Organiser: Susana Gomes and Shreyas Mandre (from term 2)

The Applied Maths Seminars are held on Fridays 12:00-13.00. This year the seminar will be hybrid: you can choose to attend in person in room B3.02 or on MS Teams. The team for the seminar is the same as last year, but if you are not a member, you can send a membership request via MS Teams or email the organisers.

Please contact Susana Gomes or Shreyas Mandre if you have any speaker suggestions for term 3.

Seminar Etiquette: Here is a set of basic rules for the seminar.

  • Please keep your microphone muted throughout the talk. If you want to ask a question, please raise your hand and the seminar organiser will (a) ask you to unmute if you are attending remotely or (b) get the speaker's attention and invite you to ask your question if you are in the room.
  • If you are in the room with us, the room microphones capture anything you say very easily, and this is worth keeping in mind ☺️
  • You can choose to keep your camera on or not. Colleagues in the room will be able to see the online audience.
  • Please let me know if you would like to attend any specific talk in person and/or have lunch with any of the speakers who are coming to visit us so that I can make sure you have a place in the room.

Term 2

Please note that we are still waiting for confirmation of restrictions on the new year to confirm whether our speakers will be able to come in person in term 2.

Term 1


Term 2

Week 1. Draga Pihler-Puzovic (Manchester) - Problems in viscous fingering

Growth of complex fingers at the interface of air and a viscous fluid in the narrow gap between two parallel plates is an archetypical problem of pattern formation. This problem is quasi-two-dimensional and its key information is encapsulated in the interface, so it is relatively simple to study both experimentally and theoretically compared to many other nonlinear phenomena. In this talk we consider two variants of this system that allows us to ask different questions, one of the fundamental nature and one of practical importance.

Firstly, we consider the fingering between plates which are subject to a time-dependent (power-law) plate separation. We demonstrate that in this system the interface can evolve in a self-similar fashion such that the interface shape at a given time is simply a rescaled version of the shape at an earlier time. These novel, self-similar solutions are linearly stable but they only develop if the initially circular interface is subjected to unimodal perturbations. Conversely, the application of nonunimodal perturbations (e.g., via the superposition of multiple linearly unstable modes) leads to the development of complex, constantly evolving finger patterns similar to those that are typically observed between rigid stationery plates. We discuss these finding in the context of understanding disordered front propagation more generally.

Secondly, we demonstrate that the lubrication flow in the narrow gap between boundaries, in which one of the rigid plates has been replaced by a confined elastic solid, can `choke' at high flow rates, due to the deforming solid making contact with the plate and sealing the gap. This phenomenon is important in the context of designing soft microfluidics and predicting behaviour of deformable porous media. We show that, depending on the finger morphology, the fingering instability can either promote or suppress the choking in experiments compared with analogous axisymmetric simulations at the same control parameters. We discuss physical mechanisms that lead to this behaviour.

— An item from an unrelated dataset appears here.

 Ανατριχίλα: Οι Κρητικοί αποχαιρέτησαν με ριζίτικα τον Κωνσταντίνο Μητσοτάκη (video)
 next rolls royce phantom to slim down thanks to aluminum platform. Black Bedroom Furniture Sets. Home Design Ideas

Week 2. Balasz Kovacs (Regensburg) - A convergent algorithm for the interaction of mean curvature flow and diffusion

In this talk we will present an evolving surface finite element algorithm for the interaction of forced mean curvature flow and a diffusion process on the surface.
The evolving surface finite element discretisation is analysed for the evolution of a closed two-dimensional surface governed by the above coupled geometric PDE system. The coupled system is inspired by the gradient flow of a coupled energy, we will use this model for introductory purposes.
We will present two algorithms, based on a system coupling the diffusion equation to evolution equations for geometric quantities in the velocity law for the surface.
For one of the numerical methods we will give some insights into the stability estimates which are used to prove optimal-order $H^1$-norm error estimates for finite elements of polynomial degree at least two.
We will present numerical experiments illustrating the convergence behaviour and demonstrating the qualitative properties of the flow: preservation of mean convexity, loss of convexity, weak maximum principles, and the occurrence of self-intersections.
The talk is based on joint work with C.M. Elliott (Warwick) and H. Garcke (Regensburg).

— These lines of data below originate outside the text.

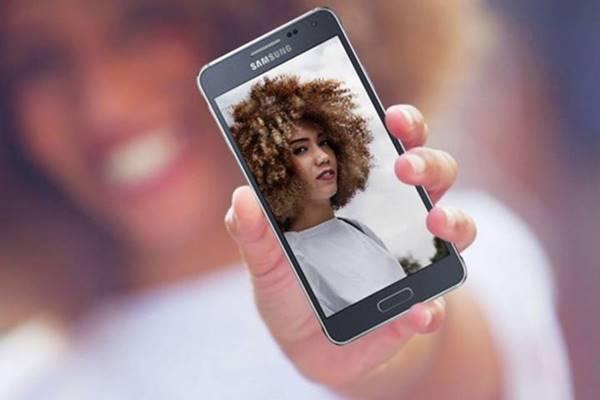 Nhìn lại Galaxy Alpha: Bước ngoặt về thiết kế cho Samsung Galaxy S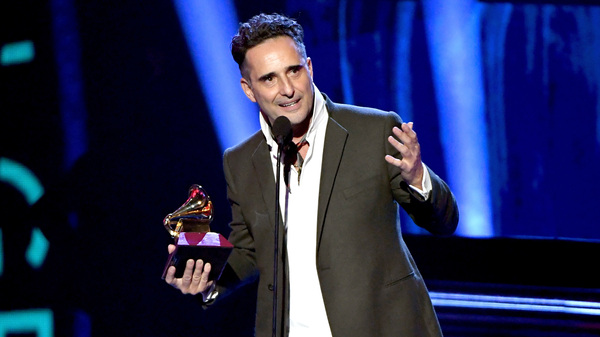 Jorge Drexler accepts Song of the Year for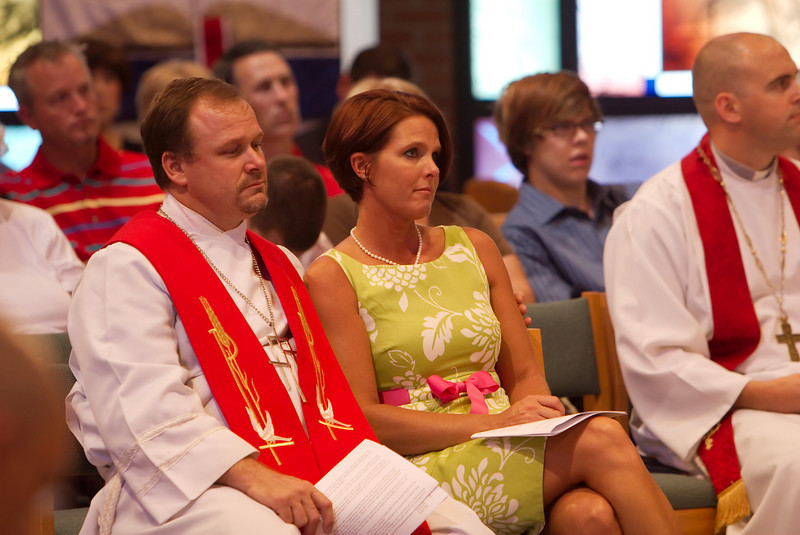 What a precious moment to set in the pew with your spouse!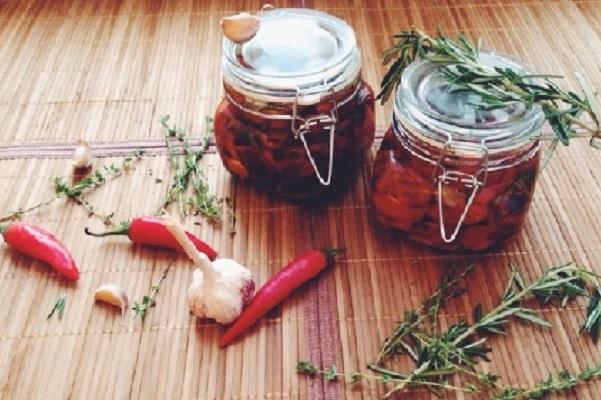 Бурые помидоры на зиму без стерилизации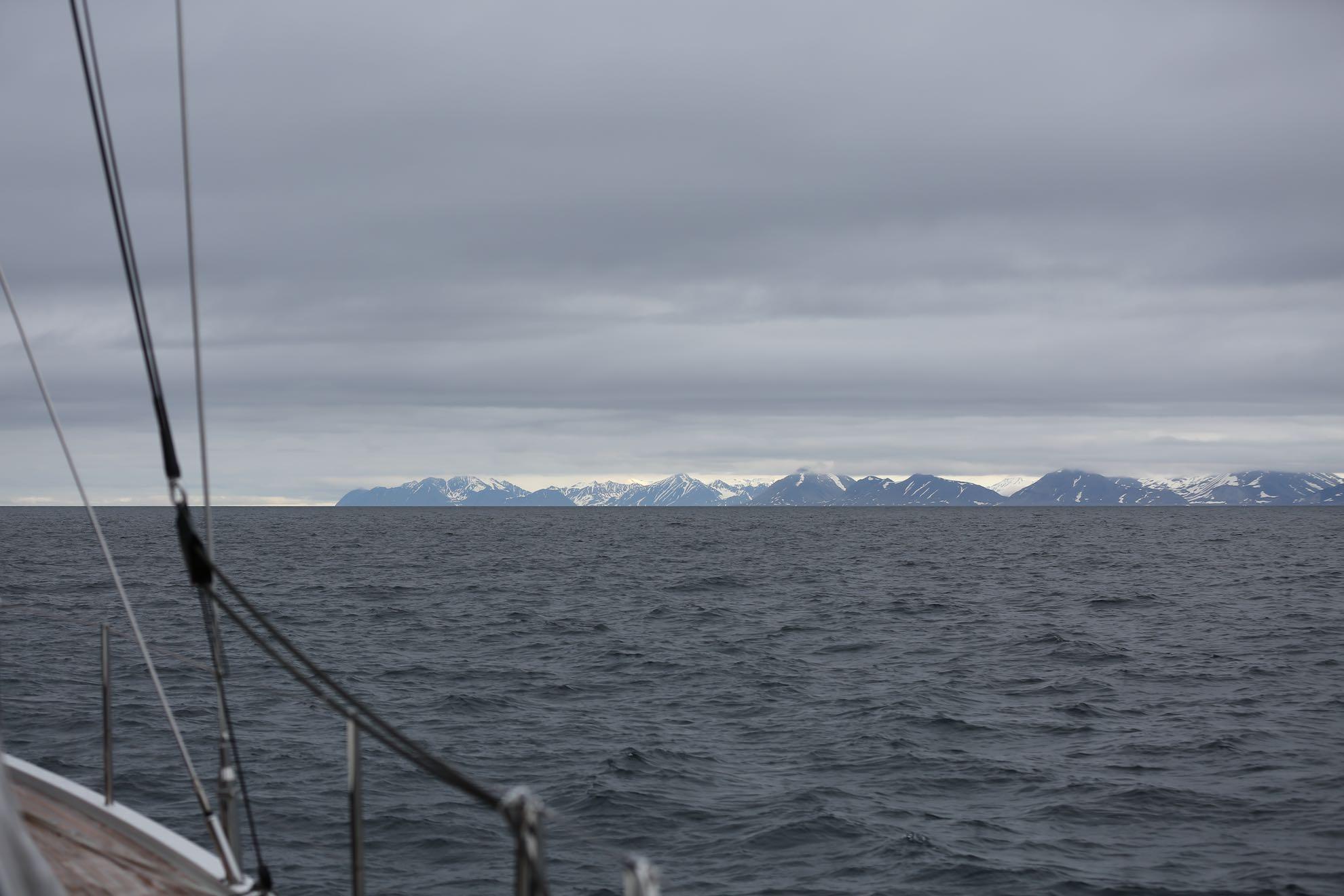 """Malaika erreicht Spitzbergen – die Inseln heißen auch """"Svalbard"""", die """"kühle Küste""""."""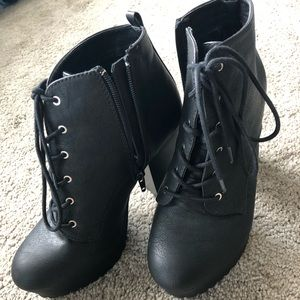 Black Report Boots size 8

Week 3. Mark Opmeer (Bath) - Model Reduction and the Numerical Solution of Lyapunov Equations

We will consider Model Reduction in the context of partial differential equations where the aim is to approximate the PDE by a (low-dimensional) system of ODEs with little loss of accuracy.

Based on singular value analysis of an associated Hankel operator, we will show when this is possible and when it is not (essentially: it is possible for parabolic PDEs and isn't possible for hyperbolic PDEs).

The actual computation of the reduced order model requires the numerical solution of an (operator) Lyapunov equation. We will analyse a numerical algorithm which efficiently does this.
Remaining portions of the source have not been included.